If I understand your setting correctly, you are asking about a scenario with some outer source of an (electric or gravitational) field, some hollow (conductive or massive) shell, and asking for the resulting field inside this shell.
You even allow for a liquid shell, so the gravity-producing atoms of the shell can move "freely", in analogy to the free-moving charges (eletrons) in a conductor.
The difference is that:
- With electric fields, charges of the same sign repulse one another.
- With gravity, masses of the same sign attract one another.
In both cases, the atoms/electrons will move as long as there is a force exterted on them, i.e. as long as the gravity/electric field isn't zero. An equilibrium is only possible when the superposition of the external field plus the field produced by the movable masses/charges sums up to zero.
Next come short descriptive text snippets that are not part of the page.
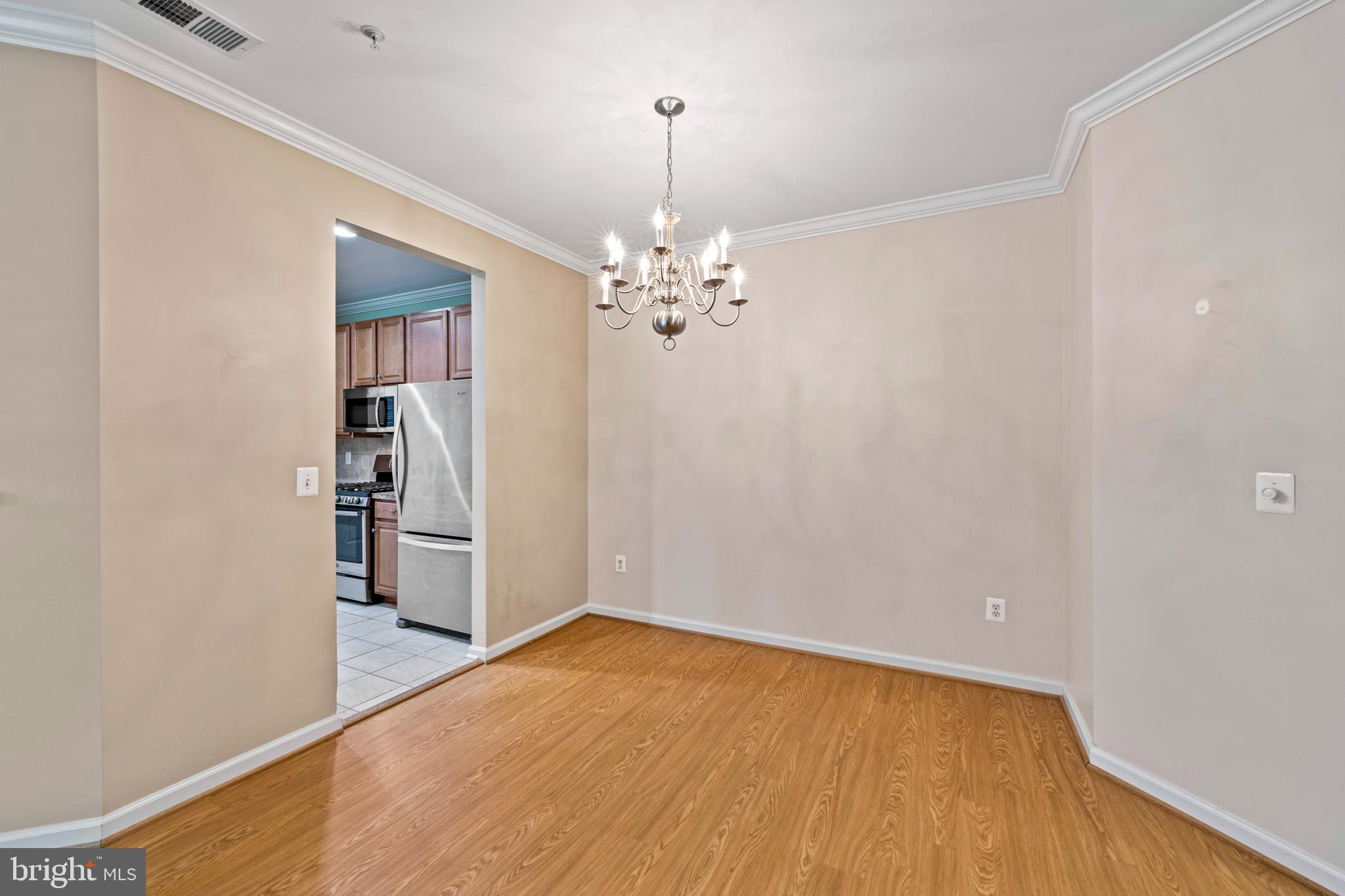 MONMOUTH MEADOWS - Residential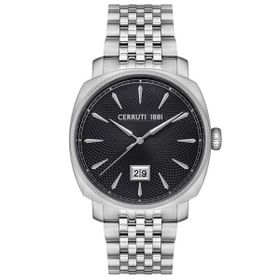 Cerruti 1881 CIWGH2111705 Erkek Kol Saati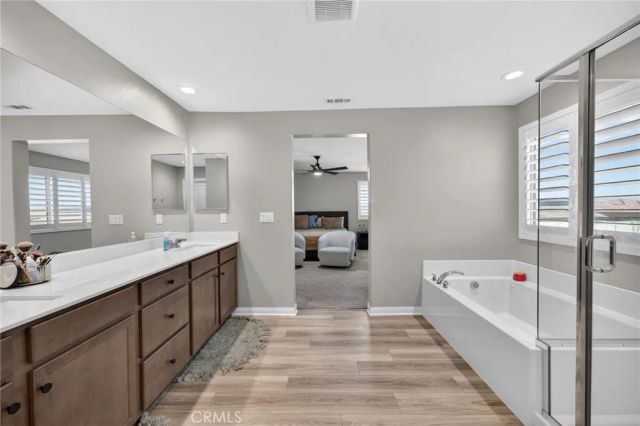 25377 Circle Stone, Menifee, CA 92586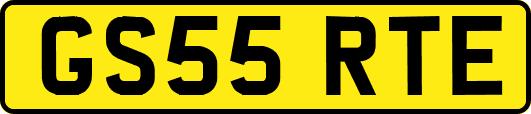 GS55RTE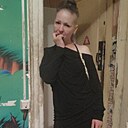 Наталья, 47 лет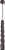 Фото Brille AL-703S/5W NW BK (23-691)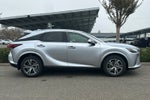 2026 Lexus RX RX 350 Premium AWD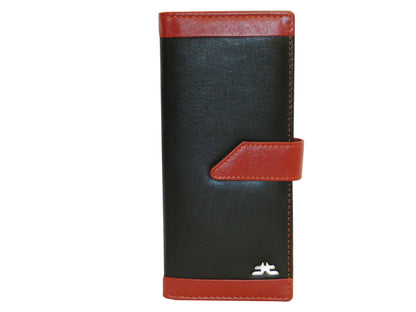 Maveric Long 20CC Wallet Loop #4141L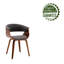 48 cm H Armchair-1588386922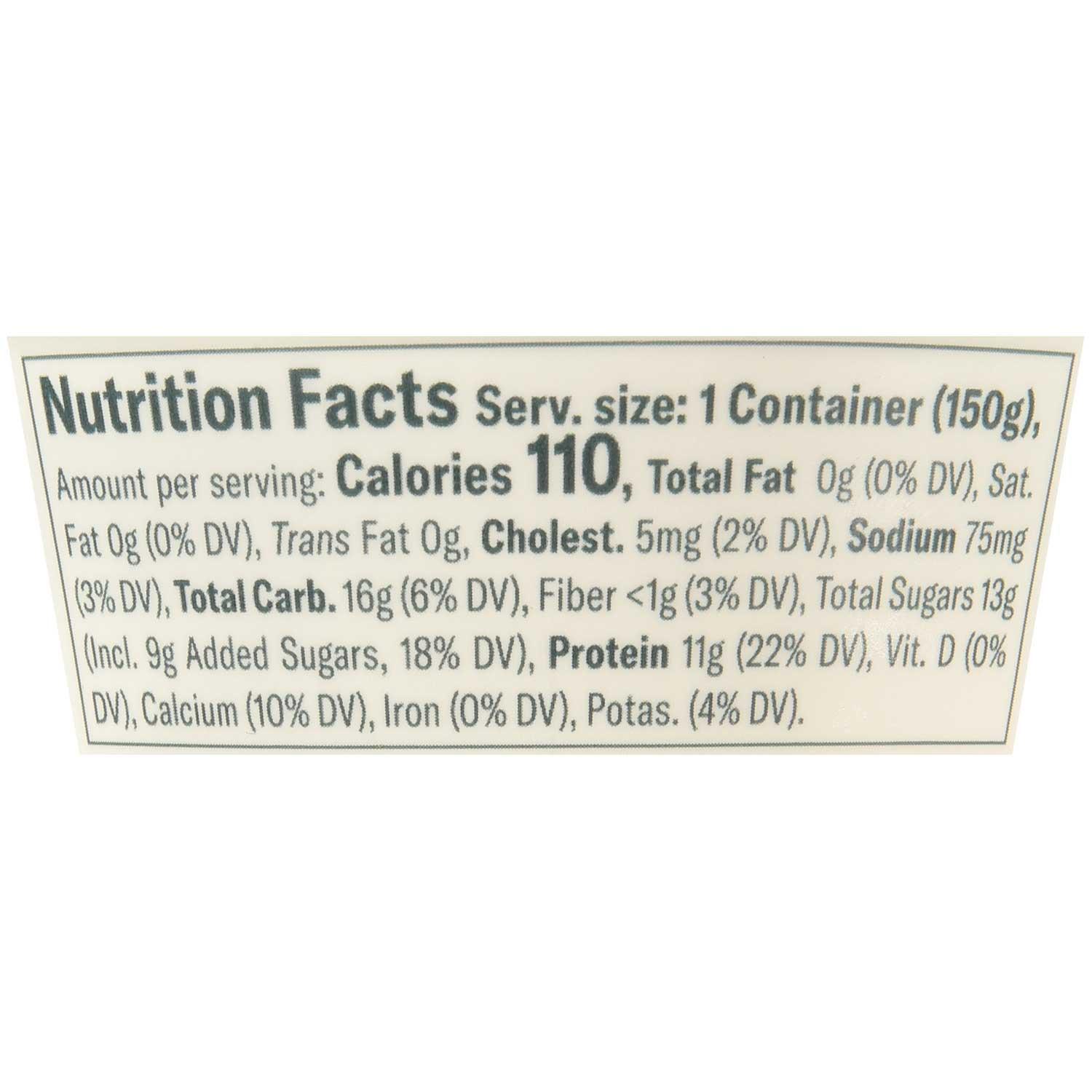 Product gallery 2741564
In the electric case, let's assume the external field is caused by a negative charge "below" the shell. The electrons (negative charges as well) in the shell will experience a repulsion force, making them move upwards. In this direction, they start to compensate the external field, and continue to do so until equilibrium (resulting field = 0) is reached.
In the gravity case, with a mass (e.g. Earth) below the shell, the movable atoms get attracted downwards, which will which will not compensate, but instead increase the field strength, thus moving the system further away from equilibrium.
ADDITION
One more difference between electric fields and gravity is the field magnitude you can achieve in real-world settings:
For most situations, a conductor contains plenty of electrons to compensate the external field.
But if you want to compensate e.g. Earth's gravity field by placing a moderate-size mass close to the "Zero-G" location you want to achieve, you need a very, very dense material. E.g. to achieve a 1g gravity with a 1m diameter massive sphere, you need a material 13,000,000 times denser than Earth, coming close to a neutron star's density.